YOUR INSTRUCTIONS: Rewrite the lines as a Markdown table with the columns Row and Line, one numbered row per line, and skip any blank lines. Begin at the line that has "How distantly placed" and stop after the final line of the records.
____ SUPPLIED MATERIAL
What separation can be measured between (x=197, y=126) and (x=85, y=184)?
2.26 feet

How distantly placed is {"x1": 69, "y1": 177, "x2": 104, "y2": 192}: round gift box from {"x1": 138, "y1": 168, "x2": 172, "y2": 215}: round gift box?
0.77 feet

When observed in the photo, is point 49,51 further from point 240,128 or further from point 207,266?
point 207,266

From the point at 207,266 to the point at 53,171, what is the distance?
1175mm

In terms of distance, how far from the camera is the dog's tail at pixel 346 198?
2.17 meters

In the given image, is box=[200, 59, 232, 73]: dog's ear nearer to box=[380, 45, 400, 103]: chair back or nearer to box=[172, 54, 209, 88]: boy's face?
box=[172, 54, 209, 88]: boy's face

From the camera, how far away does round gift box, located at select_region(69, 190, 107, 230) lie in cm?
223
________
EXERCISE RESULT:
| Row | Line |
|---|---|
| 1 | How distantly placed is {"x1": 69, "y1": 177, "x2": 104, "y2": 192}: round gift box from {"x1": 138, "y1": 168, "x2": 172, "y2": 215}: round gift box? |
| 2 | 0.77 feet |
| 3 | When observed in the photo, is point 49,51 further from point 240,128 or further from point 207,266? |
| 4 | point 207,266 |
| 5 | From the point at 207,266 to the point at 53,171, what is the distance? |
| 6 | 1175mm |
| 7 | In terms of distance, how far from the camera is the dog's tail at pixel 346 198? |
| 8 | 2.17 meters |
| 9 | In the given image, is box=[200, 59, 232, 73]: dog's ear nearer to box=[380, 45, 400, 103]: chair back or nearer to box=[172, 54, 209, 88]: boy's face? |
| 10 | box=[172, 54, 209, 88]: boy's face |
| 11 | From the camera, how far away does round gift box, located at select_region(69, 190, 107, 230) lie in cm? |
| 12 | 223 |